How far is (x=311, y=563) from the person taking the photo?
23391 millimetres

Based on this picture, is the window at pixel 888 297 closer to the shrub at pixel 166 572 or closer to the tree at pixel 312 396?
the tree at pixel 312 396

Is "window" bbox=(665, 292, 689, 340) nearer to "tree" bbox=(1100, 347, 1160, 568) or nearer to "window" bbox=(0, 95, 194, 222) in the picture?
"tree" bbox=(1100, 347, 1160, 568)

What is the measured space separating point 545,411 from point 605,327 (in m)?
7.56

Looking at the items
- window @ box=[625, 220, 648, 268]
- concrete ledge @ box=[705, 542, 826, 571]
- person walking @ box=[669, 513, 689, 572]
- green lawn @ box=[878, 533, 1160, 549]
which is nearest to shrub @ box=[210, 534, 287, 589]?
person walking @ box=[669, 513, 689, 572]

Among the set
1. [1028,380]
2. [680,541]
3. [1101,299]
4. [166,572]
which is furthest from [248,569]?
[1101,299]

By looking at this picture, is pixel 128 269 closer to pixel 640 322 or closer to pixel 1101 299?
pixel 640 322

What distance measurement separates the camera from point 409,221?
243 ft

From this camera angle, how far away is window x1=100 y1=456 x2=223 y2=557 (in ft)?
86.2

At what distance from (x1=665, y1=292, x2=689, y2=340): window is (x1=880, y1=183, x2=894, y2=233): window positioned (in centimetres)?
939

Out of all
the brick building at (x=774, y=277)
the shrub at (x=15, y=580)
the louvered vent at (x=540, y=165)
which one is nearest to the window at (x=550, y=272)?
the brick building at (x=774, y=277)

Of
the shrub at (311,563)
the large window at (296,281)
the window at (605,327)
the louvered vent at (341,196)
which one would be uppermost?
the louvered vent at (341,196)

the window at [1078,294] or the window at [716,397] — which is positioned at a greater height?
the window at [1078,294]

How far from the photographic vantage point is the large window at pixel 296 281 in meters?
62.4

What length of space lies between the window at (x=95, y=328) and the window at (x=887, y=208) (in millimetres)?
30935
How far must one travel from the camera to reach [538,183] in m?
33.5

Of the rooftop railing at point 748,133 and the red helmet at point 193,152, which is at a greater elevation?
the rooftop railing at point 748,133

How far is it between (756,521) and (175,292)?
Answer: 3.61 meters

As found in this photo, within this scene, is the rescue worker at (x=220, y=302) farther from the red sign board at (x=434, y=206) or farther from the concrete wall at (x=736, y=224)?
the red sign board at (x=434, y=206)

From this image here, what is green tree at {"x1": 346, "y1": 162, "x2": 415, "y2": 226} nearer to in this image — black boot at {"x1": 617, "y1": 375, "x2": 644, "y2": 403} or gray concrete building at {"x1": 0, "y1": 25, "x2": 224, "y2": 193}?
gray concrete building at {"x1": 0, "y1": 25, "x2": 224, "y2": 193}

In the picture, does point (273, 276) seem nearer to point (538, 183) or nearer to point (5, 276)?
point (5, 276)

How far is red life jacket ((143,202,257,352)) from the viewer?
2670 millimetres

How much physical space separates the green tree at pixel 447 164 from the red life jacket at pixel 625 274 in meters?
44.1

§ Written problem
Convert the stretch from the item containing "How far is it" through the last item into a two-column CSV with the headers item and answer. Give one row per item, with its text and its answer each in a single quoted field and any line breaks replaced by spaces.

§ Final answer
item,answer
"How far is it between (756,521) and (175,292)?","Answer: 3.61 meters"
"As found in this photo, within this scene, is the rescue worker at (x=220, y=302) farther from the red sign board at (x=434, y=206) or farther from the concrete wall at (x=736, y=224)?","the red sign board at (x=434, y=206)"
"From this image here, what is green tree at {""x1"": 346, ""y1"": 162, ""x2"": 415, ""y2"": 226} nearer to in this image — black boot at {""x1"": 617, ""y1"": 375, ""x2"": 644, ""y2"": 403} or gray concrete building at {""x1"": 0, ""y1"": 25, ""x2"": 224, ""y2"": 193}?","gray concrete building at {""x1"": 0, ""y1"": 25, ""x2"": 224, ""y2"": 193}"
"In the picture, does point (273, 276) seem nearer to point (538, 183) or nearer to point (5, 276)?","point (5, 276)"
"How far is red life jacket ((143,202,257,352)) from the viewer?","2670 millimetres"
"How much physical space separates the green tree at pixel 447 164 from the red life jacket at pixel 625 274 in meters?","44.1"